_DATA FOR REVIEW:_
■ ■ ■
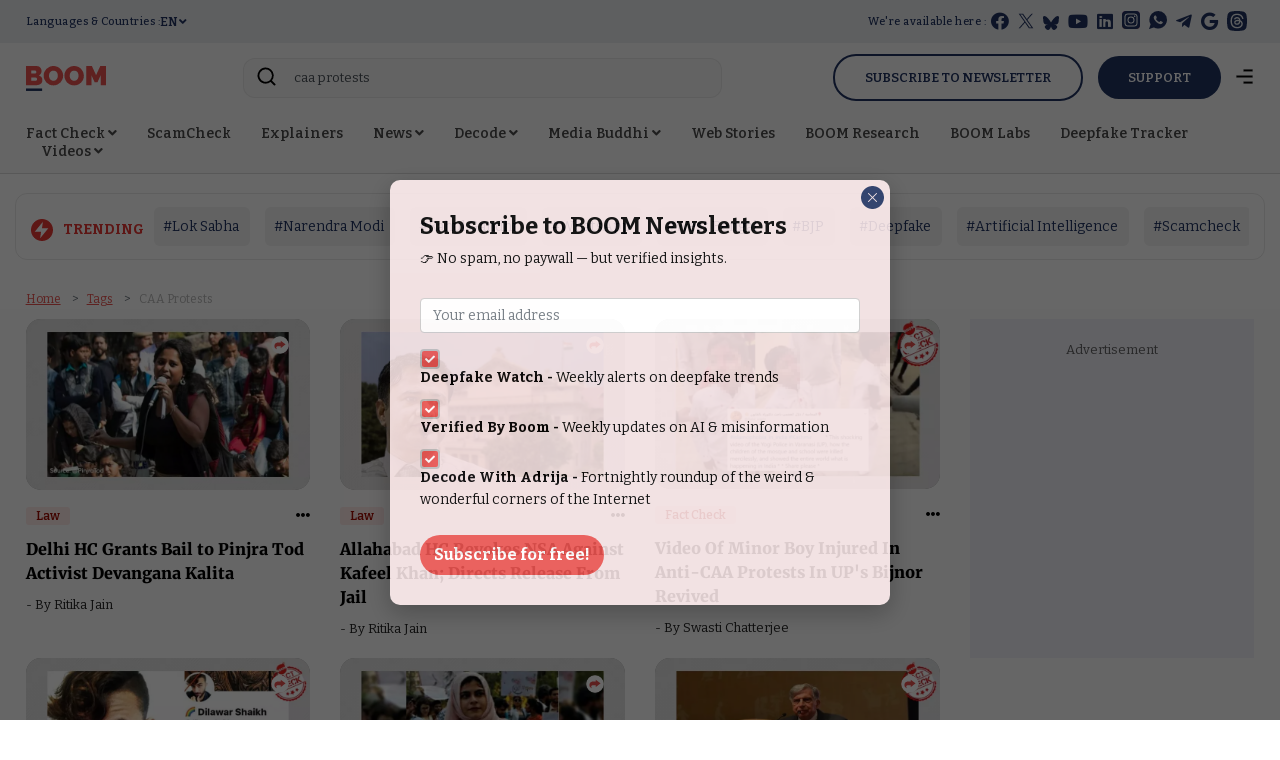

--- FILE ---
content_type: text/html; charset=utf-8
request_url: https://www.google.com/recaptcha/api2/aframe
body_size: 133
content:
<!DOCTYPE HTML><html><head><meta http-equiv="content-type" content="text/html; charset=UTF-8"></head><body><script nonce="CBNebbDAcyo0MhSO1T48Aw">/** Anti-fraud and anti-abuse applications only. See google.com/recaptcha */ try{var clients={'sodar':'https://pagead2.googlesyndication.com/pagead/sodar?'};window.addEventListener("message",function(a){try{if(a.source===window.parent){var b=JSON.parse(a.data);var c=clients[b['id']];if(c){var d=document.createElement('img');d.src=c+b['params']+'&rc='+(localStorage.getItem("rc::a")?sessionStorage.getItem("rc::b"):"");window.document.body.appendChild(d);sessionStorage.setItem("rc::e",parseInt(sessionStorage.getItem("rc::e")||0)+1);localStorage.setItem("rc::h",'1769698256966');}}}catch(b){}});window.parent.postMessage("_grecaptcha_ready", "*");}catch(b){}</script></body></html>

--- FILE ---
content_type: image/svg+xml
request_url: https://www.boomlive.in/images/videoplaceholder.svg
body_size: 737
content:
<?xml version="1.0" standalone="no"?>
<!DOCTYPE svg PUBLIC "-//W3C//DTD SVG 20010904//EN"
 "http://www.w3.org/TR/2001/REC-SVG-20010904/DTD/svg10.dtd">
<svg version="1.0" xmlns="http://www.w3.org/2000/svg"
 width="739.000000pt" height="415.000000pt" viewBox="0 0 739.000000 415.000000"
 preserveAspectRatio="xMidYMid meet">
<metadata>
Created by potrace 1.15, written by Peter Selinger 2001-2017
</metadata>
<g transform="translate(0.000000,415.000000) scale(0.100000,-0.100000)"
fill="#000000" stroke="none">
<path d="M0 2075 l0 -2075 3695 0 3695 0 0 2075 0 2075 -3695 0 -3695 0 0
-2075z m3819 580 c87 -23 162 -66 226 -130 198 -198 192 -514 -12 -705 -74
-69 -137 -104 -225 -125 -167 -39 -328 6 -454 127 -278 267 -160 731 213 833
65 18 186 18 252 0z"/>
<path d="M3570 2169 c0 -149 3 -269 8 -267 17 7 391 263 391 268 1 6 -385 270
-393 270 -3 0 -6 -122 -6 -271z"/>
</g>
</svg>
■ ■ ■
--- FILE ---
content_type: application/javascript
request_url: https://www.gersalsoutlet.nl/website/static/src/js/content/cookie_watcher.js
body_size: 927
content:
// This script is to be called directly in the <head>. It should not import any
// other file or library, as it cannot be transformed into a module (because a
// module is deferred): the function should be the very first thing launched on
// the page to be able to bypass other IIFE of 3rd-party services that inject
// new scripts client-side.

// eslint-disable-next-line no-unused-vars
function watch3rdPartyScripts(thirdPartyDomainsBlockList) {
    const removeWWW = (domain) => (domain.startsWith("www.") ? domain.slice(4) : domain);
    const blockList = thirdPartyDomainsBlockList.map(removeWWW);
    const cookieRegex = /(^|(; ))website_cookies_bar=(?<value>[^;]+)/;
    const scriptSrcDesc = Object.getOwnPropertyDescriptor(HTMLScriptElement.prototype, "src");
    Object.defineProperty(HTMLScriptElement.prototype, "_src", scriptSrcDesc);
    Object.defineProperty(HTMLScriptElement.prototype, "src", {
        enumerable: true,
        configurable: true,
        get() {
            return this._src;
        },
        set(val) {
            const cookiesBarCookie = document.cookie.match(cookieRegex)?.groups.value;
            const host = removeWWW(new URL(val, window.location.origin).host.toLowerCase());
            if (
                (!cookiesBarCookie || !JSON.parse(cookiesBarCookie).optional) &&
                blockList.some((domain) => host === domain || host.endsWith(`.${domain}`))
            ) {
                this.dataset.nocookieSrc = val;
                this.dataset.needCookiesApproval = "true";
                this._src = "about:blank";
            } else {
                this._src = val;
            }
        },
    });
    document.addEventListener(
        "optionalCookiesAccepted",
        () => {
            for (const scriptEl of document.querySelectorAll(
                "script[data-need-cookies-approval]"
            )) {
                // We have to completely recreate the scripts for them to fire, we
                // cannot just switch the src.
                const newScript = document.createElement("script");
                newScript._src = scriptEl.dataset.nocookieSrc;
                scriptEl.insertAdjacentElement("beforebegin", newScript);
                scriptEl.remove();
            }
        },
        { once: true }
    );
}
■ ■ ■
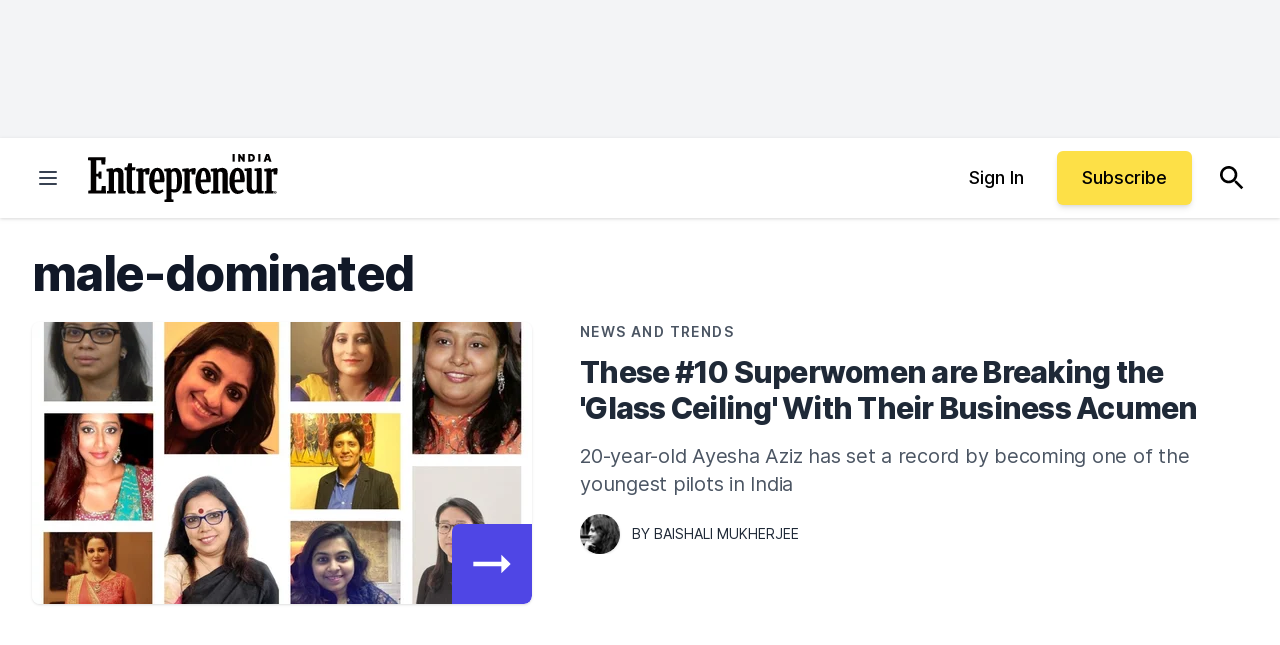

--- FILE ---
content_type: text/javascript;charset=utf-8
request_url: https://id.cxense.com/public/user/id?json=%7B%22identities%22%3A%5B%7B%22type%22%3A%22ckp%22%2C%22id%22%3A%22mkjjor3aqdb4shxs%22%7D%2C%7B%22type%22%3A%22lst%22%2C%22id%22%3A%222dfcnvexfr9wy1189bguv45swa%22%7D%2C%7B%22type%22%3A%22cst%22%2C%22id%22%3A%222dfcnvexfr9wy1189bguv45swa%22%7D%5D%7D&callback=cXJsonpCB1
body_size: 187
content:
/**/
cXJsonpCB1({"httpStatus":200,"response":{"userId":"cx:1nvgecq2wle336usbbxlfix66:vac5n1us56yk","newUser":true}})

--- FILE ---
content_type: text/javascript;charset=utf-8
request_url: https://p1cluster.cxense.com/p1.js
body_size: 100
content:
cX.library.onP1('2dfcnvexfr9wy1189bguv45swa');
■ ■ ■
_TASK INSTRUCTIONS:_ Nothing should appear in the answer except the lines above from the line with "content_type: application/javascript" through the line with "new scripts client-side.", both included, written out exactly.

_ANSWER BOX:_
content_type: application/javascript
request_url: https://www.gersalsoutlet.nl/website/static/src/js/content/cookie_watcher.js
body_size: 927
content:
// This script is to be called directly in the <head>. It should not import any
// other file or library, as it cannot be transformed into a module (because a
// module is deferred): the function should be the very first thing launched on
// the page to be able to bypass other IIFE of 3rd-party services that inject
// new scripts client-side.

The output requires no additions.